Ángel Sanchís was also involved in high-profile corruption case in the 1980s

It has emerged that the former treasurer of the governing Popular Party, Luis Bárcenas, and his wife, Rosalía Iglesias, have been business partners with Ángel Sanchís, party treasurer until 1988, for more than 20 years.

Although Bárcenas and Iglesias worked for different companies, both were linked through shareholdings. Sanchís, a PP heavyweight who wielded considerable power in the era of veteran politician Manuel Fraga, was implicated for illegal political financing in the so-called Naseiro case (named after another former PP treasurer, Rosendo Naseiro). Naseiro and Sanchís, who introduced Bárcenas to the finances of the PP, were cleared in 1990 on a purely procedural basis.

Bárcenas informed the Swiss bank in which he once held 22 million euros of undeclared funds — which is now the focus of an investigation into his tenure as PP treasurer — that this money was connected to stock in a massive agricultural holding in Salta province, Argentina, of 30,000 hectares (three times the area of Barcelona).

The holding is registered to Sanchís and three of his sons. It is a farming empire that exports citrus fruits to the EU under the company name La Moraleja, which is a wealthy neighborhood of Madrid. According to Argentinean media sources, this multi-million interest is one of the largest producers of lemons in the country, and a global powerhouse in the sector.
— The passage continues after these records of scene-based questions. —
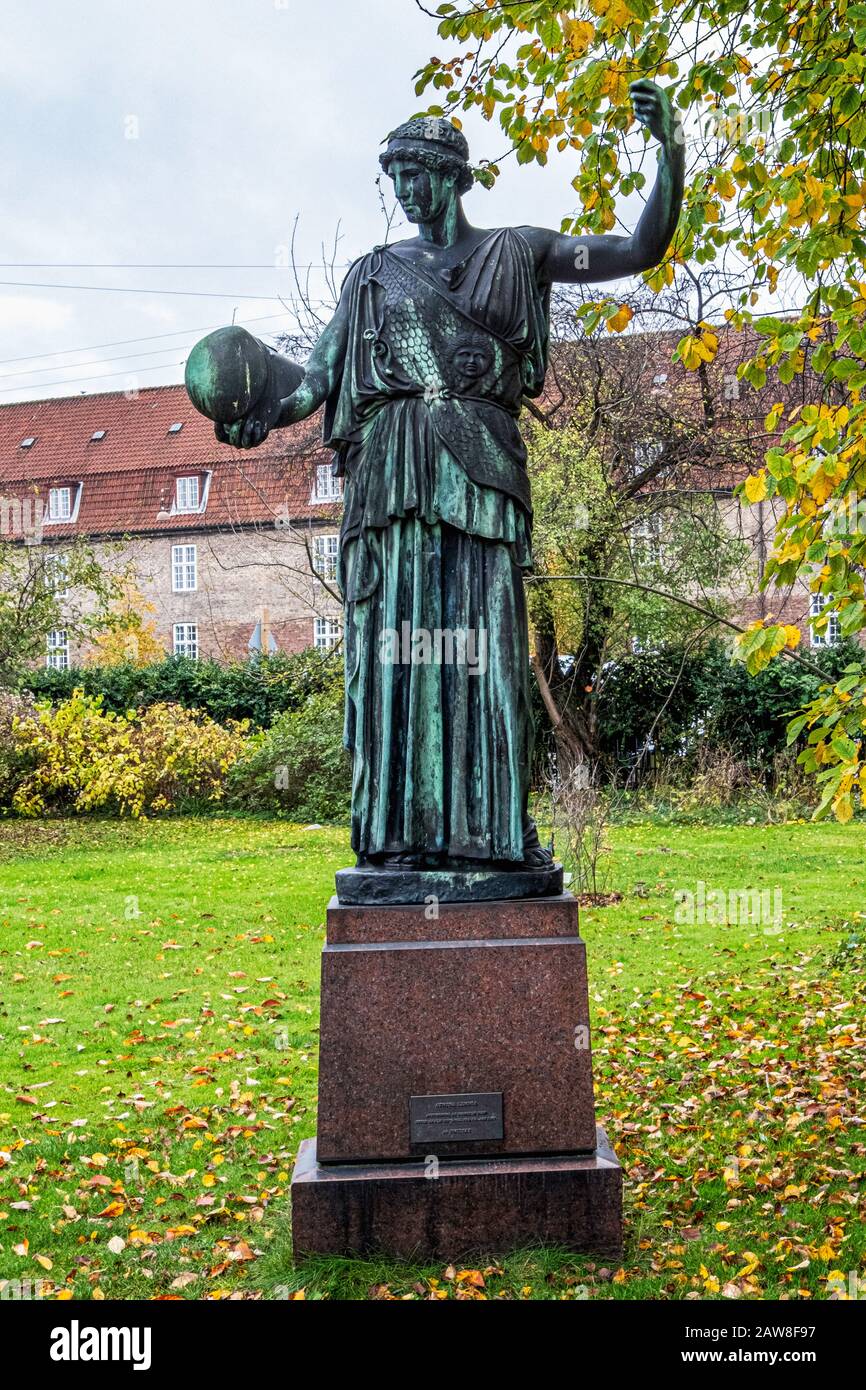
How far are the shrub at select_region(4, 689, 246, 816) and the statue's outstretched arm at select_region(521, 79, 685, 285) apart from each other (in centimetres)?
1590

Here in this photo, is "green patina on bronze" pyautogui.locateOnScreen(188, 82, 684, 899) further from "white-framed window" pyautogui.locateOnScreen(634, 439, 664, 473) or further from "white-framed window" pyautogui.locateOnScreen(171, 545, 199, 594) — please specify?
"white-framed window" pyautogui.locateOnScreen(171, 545, 199, 594)

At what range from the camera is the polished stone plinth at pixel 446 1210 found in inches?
163

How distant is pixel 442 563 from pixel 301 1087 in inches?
137

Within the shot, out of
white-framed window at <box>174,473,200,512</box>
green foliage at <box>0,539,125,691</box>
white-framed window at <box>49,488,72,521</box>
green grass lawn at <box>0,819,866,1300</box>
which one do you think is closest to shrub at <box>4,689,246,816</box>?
green foliage at <box>0,539,125,691</box>

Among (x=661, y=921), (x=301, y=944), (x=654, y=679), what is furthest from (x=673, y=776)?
(x=301, y=944)

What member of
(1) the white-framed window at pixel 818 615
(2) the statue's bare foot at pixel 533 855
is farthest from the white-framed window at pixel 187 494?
(2) the statue's bare foot at pixel 533 855

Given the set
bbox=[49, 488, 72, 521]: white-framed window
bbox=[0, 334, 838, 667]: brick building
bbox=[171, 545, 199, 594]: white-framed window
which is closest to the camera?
bbox=[0, 334, 838, 667]: brick building

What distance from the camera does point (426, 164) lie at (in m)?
4.52

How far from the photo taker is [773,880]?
498 inches

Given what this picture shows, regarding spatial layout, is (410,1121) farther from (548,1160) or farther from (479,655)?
(479,655)

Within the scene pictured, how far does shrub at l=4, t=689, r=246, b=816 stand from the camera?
1959 cm

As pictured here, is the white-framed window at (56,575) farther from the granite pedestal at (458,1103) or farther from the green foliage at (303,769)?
the granite pedestal at (458,1103)

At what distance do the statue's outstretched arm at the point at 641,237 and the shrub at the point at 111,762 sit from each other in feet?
52.2

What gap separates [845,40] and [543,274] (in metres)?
1.95
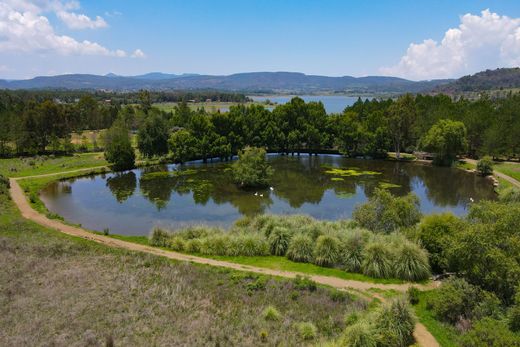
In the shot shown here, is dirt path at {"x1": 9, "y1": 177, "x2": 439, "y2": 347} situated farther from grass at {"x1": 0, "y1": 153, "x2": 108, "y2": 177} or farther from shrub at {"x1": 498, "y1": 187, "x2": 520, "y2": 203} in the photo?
shrub at {"x1": 498, "y1": 187, "x2": 520, "y2": 203}

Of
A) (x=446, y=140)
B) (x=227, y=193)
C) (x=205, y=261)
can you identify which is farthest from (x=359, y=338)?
(x=446, y=140)

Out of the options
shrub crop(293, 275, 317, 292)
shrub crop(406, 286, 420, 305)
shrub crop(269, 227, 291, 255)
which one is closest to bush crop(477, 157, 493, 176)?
shrub crop(269, 227, 291, 255)

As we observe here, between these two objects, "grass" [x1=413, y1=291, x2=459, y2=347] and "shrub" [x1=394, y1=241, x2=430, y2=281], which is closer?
"grass" [x1=413, y1=291, x2=459, y2=347]

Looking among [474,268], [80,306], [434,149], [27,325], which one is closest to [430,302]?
[474,268]

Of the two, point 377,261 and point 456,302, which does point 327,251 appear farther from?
point 456,302

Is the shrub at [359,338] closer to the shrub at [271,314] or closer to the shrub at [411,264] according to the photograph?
the shrub at [271,314]

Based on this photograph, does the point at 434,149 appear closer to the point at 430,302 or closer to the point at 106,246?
the point at 430,302
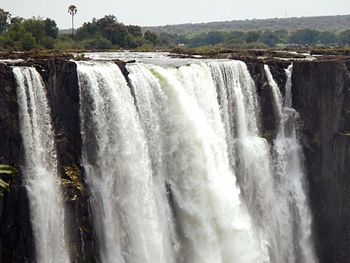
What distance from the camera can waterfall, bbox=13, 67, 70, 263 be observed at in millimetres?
23938

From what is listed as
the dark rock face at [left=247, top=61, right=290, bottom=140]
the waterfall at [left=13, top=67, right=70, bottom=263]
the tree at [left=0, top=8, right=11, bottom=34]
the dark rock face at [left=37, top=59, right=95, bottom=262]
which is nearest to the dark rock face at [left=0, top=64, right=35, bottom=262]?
the waterfall at [left=13, top=67, right=70, bottom=263]

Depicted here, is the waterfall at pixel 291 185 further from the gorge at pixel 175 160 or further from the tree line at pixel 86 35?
the tree line at pixel 86 35

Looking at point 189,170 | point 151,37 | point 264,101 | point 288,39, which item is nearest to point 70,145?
point 189,170

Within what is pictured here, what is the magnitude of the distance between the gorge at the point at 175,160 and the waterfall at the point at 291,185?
0.23ft

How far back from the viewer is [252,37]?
129 m

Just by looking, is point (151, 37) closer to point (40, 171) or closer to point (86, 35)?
point (86, 35)

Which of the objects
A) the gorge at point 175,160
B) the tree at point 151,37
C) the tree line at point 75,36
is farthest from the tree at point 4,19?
the gorge at point 175,160

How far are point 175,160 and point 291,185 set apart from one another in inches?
423

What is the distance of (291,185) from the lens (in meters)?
37.6

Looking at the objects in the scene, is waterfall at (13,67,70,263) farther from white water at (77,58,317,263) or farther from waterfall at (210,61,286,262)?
waterfall at (210,61,286,262)

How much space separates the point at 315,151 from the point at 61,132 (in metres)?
17.7

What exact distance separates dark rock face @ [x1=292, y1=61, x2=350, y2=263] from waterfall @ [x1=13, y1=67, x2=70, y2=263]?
18.0m

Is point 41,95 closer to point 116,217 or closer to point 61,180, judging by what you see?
point 61,180

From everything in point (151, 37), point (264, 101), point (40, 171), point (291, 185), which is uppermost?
point (151, 37)
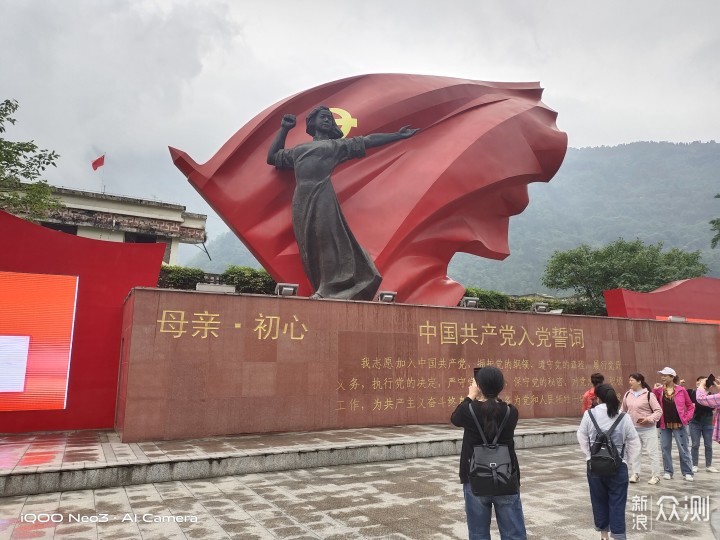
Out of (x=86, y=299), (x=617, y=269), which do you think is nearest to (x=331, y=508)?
(x=86, y=299)

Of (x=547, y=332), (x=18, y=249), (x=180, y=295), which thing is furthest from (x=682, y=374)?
(x=18, y=249)

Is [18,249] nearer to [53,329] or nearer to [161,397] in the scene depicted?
[53,329]

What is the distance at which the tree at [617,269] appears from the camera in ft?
68.7

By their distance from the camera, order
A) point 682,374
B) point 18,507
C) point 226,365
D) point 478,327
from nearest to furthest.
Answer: point 18,507, point 226,365, point 478,327, point 682,374

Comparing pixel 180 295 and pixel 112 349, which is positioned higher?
pixel 180 295

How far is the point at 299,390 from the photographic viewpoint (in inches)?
285

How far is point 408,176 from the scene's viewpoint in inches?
408

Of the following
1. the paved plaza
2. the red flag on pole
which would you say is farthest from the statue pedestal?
the red flag on pole

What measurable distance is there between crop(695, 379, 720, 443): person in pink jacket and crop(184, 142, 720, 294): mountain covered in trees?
177 ft

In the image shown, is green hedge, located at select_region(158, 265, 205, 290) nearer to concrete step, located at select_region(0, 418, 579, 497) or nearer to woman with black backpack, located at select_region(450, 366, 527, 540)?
concrete step, located at select_region(0, 418, 579, 497)

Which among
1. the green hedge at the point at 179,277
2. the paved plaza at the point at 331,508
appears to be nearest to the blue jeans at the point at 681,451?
the paved plaza at the point at 331,508

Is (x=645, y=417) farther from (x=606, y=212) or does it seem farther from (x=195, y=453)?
(x=606, y=212)

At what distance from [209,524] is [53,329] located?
504cm

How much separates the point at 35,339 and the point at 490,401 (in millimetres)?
6886
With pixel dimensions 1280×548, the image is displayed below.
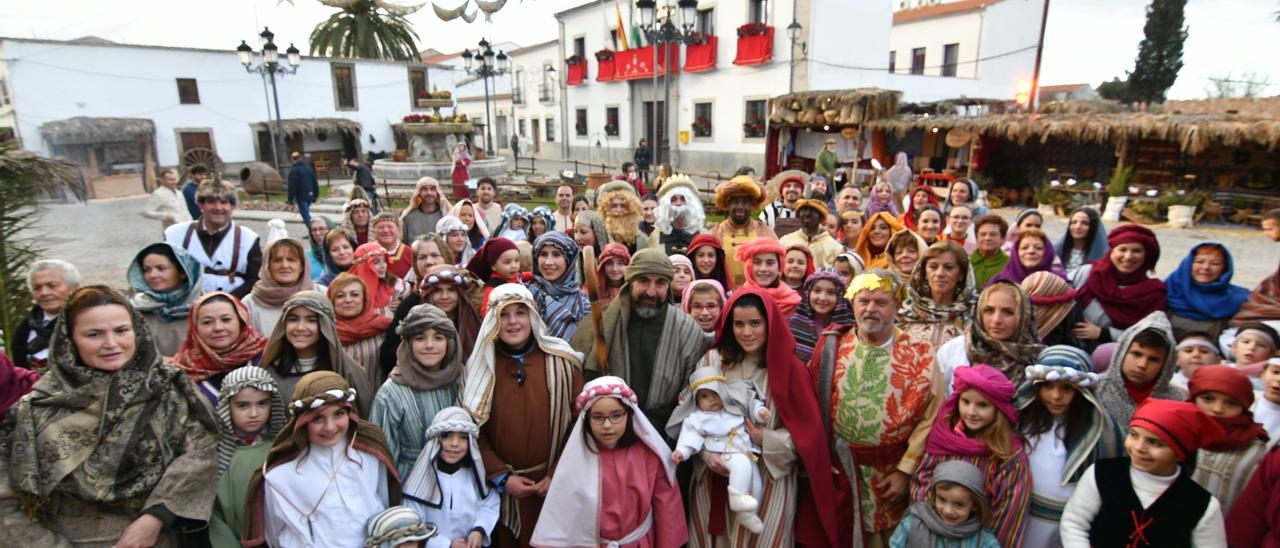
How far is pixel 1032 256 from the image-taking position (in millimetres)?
4227

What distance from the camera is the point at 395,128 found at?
28875mm

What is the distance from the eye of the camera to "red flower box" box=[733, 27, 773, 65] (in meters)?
22.2

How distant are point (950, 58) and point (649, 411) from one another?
29822mm

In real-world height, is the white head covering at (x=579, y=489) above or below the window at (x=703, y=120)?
below

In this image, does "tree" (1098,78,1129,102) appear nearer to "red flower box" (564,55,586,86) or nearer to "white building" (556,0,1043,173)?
"white building" (556,0,1043,173)

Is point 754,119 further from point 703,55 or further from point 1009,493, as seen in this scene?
point 1009,493

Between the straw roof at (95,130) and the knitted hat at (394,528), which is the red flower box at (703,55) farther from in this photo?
the knitted hat at (394,528)

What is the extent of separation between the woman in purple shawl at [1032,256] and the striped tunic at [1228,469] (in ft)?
6.08

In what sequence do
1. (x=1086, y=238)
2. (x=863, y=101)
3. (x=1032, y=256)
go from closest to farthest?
(x=1032, y=256) → (x=1086, y=238) → (x=863, y=101)

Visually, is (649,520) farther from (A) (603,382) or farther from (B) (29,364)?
(B) (29,364)

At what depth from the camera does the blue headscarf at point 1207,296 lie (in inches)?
Answer: 149

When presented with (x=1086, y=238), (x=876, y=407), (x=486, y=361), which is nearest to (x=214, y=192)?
(x=486, y=361)

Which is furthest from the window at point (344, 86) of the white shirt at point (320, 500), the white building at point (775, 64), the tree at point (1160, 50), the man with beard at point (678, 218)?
the tree at point (1160, 50)

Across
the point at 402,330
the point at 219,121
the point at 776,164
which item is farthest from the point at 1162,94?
the point at 219,121
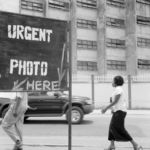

In 1997, state IOC lending agency gave Bárcenas 18 million for Argentina interest

In 1997, a year after the PP came to power, the government’s Official Credit Institute extended a loan of 18 million euros to Bárcenas’ holdings in Argentina. The circumstances in which the money was returned to the state lending agency were plagued by controversy.

Bárcenas did not clarify with the Swiss bank if his involvement in La Moraleja is direct or through his wife, who was a partner in another of Sanchís’s firms until at least 2002. Hidronorte, according to the Mercantile Register, has been liquidated but investigators suspect it may have been absorbed into another company or sold to third parties. The relationship between Iglesias, who holds 8,000 Hidronorte shares, and Sanchís was uncovered by a Madrid-based private detective on behalf of a Miami law firm looking for information about a possible bank loan to Sanchís for his Argentinean interests.

Among shareholders in Hidronorte are other ranking PP officials such as Joaquín Xiso, who held the post of vice president of the delegation for Chinese relations at the European parliament between 1994 and 1997.

In her declaration before investigating Judge Antonio Pedreira, after the discovery of a bank account containing more than a million euros of undeclared funds, Rosalía Iglesias said that her husband managed all of the family’s business affairs.

Bárcenas maintains that the fortune uncovered in a Swiss vault are the fruits of his activities in the real estate market and the purchase and sale of works of art prior to the era in which the alleged ringleader of the Gürtel corruption network, Francisco Correa, set out his stall in the Génova street headquarters of the Popular Party, where contracts for public works were supposedly paid for.

Bárcenas has also publicly defended his wife against all allegations of impropriety, stating that although her name appears on some of the paperwork she never actively participated in any business transactions. Rosalía Iglesias remains an official suspect in the High Court investigation.